In the comment above, one can easily match the evm:status with the top to see the process of the refresh worker did grew quite large. I think this is a proof that the remaining 526018 Guest Devices in the archived host are still an issue.
Yet another clue: I enabled postgres log (https://tableplus.com/blog/2018/10/how-to-show-queries-log-in-postgresql.html) and I see a line: 2019-11-14 07:13:43 EST:::1(45140):5dcd42cb.19ba:root@vmdb_production:[6586]:LOG: execute <unnamed>: SELECT "guest_devices".* FROM "guest_devices" WHERE "guest_devices"."parent_device_id" = $1 AND "guest_devices"."parent_device_id" IN (1000000000306, 1000000000307, 1000000000308, 1000000000309, 1000000000352, 1000000000354, 1000000000355, 1000000000356, 1000000000357, 1000000000358, ... 1000001635547, 1000001635548, 1000001635549, 1000001635550, 1000001635551, 1000001635552, 1000001635553) File with that single log line has 7.6MB.

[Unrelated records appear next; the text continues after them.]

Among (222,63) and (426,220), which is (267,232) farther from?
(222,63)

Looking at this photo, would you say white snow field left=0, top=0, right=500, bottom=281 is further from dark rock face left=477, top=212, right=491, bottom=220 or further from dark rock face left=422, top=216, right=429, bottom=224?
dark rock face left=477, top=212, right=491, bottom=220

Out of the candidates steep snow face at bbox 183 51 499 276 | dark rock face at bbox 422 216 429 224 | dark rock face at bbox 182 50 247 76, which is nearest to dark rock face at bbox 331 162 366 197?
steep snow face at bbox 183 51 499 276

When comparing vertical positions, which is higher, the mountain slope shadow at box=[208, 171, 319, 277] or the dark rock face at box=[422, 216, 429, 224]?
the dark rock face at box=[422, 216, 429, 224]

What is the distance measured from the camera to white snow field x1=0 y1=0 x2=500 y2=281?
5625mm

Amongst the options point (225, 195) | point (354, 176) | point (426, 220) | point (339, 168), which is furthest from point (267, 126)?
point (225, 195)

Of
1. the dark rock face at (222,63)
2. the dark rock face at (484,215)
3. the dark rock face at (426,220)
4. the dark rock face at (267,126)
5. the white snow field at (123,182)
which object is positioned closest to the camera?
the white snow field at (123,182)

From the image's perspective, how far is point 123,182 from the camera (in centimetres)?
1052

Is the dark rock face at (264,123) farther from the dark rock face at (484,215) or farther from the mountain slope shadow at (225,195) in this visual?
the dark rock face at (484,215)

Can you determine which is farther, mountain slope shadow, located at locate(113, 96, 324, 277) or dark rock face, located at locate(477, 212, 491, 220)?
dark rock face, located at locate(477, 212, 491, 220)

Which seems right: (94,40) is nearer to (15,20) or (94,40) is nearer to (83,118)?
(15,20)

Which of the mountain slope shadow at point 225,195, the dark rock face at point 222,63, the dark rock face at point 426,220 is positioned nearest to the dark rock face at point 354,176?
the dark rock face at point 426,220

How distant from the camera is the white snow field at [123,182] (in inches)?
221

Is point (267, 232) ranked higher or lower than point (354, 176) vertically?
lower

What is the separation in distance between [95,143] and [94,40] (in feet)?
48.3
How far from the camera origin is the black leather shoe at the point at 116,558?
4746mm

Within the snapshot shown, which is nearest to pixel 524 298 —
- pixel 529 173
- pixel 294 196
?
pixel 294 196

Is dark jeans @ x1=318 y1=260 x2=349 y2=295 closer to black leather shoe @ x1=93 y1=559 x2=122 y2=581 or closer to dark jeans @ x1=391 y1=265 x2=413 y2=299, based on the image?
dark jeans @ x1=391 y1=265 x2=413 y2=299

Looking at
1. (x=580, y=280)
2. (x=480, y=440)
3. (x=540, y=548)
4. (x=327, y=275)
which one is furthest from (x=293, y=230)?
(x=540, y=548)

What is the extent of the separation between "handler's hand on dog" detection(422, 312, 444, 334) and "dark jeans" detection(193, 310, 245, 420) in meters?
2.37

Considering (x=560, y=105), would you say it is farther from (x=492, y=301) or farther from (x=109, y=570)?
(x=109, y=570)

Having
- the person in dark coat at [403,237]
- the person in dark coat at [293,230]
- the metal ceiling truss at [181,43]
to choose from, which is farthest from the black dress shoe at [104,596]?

Since the problem described in this bug report should be resolved in a recent advisory, it has been closed with a resolution of ERRATA. For information on the advisory, and where to find the updated files, follow the link below. If the solution does not work for you, open a new bug report. https://access.redhat.com/errata/RHSA-2019:4201
We are not gonna to cover this as the devices were getting created as a result of former CFME bug.